By Alan Mozes
TUESDAY, June 4, 2019 (HealthDay News) -- Flying in the face of popular belief, new research suggests both red meat and white meat can drive up your cholesterol levels.
The study was conducted by researchers from the Children's Hospital Oakland Research Institute (CHORI), part of the University of California, San Francisco. The analysis is reportedly the first to comprehensively compare the impact that red and white meat have on cholesterol.
Red meat, such as beef and lamb, has become unpopular in recent years because of its association with heart disease, and government nutrition guidelines have encouraged consumers to eat poultry as a healthier alternative, the researchers noted.
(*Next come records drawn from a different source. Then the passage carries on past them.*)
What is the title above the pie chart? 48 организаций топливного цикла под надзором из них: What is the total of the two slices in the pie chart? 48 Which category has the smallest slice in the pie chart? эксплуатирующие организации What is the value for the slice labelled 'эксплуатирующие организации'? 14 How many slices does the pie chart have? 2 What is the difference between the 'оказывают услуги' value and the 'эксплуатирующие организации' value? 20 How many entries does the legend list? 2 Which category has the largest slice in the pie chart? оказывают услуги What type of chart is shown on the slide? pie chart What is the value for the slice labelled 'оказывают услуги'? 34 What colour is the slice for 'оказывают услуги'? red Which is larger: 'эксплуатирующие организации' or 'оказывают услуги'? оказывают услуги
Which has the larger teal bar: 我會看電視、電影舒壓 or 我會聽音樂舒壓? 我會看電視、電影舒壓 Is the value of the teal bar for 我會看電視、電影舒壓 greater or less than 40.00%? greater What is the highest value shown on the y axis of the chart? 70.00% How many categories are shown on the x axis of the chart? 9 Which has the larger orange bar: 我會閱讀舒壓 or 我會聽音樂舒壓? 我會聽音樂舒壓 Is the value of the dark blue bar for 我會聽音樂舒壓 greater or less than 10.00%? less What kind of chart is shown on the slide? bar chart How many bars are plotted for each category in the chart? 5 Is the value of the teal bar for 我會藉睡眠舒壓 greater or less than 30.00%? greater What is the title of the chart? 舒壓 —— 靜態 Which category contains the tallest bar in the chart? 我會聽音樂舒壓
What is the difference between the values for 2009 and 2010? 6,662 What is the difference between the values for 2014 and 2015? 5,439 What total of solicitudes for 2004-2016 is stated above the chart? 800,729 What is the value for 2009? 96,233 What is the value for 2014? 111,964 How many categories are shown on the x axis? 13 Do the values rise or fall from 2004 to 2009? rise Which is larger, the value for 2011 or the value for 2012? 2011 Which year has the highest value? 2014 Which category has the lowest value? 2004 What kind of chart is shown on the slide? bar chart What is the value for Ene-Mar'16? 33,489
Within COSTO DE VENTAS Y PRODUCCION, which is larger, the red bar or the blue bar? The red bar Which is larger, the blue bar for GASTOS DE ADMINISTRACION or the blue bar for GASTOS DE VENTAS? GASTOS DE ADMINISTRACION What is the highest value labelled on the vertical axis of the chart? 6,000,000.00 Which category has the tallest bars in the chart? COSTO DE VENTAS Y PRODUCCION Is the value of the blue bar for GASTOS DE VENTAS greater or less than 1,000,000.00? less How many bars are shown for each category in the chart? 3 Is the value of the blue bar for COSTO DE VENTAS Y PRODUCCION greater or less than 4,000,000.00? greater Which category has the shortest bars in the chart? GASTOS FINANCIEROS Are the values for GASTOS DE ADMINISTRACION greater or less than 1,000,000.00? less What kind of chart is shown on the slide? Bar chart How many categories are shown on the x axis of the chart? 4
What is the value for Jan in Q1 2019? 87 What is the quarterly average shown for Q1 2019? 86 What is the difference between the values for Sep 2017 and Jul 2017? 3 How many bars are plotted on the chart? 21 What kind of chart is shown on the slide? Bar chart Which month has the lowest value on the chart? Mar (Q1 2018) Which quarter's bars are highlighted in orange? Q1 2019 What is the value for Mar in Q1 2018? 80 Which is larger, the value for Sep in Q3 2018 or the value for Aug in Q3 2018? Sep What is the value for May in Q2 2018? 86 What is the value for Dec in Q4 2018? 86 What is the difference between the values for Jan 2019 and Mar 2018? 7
"When we planned this study, we expected red meat to have a more adverse effect on blood cholesterol levels than white meat, but we were surprised that this was not the case," said study senior author Dr. Ronald Krauss. "Their effects on cholesterol are identical when saturated fat levels are equivalent."
Krauss is senior scientist and director of atherosclerosis research at CHORI.
After tracking how red meat, white meat and plant protein all impacted cholesterol levels, Krauss and his team determined that both red and white meat prompted higher blood cholesterol levels than diets containing an equivalent amount of plant protein. (Grass-fed beef, fish and processed meat products such as bacon were not included in the analysis.)
The finding held up even after accounting for a high intake of saturated fats, investigators noted, and it suggests that the best way to keep cholesterol under control is to turn to non-meat proteins, such as vegetables, legumes and dairy products.
"Our results indicate that current advice to restrict red meat and not white meat should not be based only on their effects on blood cholesterol," Krauss noted in a university news release. "Indeed, other effects of red meat consumption could contribute to heart disease, and these effects should be explored in more detail in an effort to improve health."
The findings were published June 4 in the American Journal of Clinical Nutrition.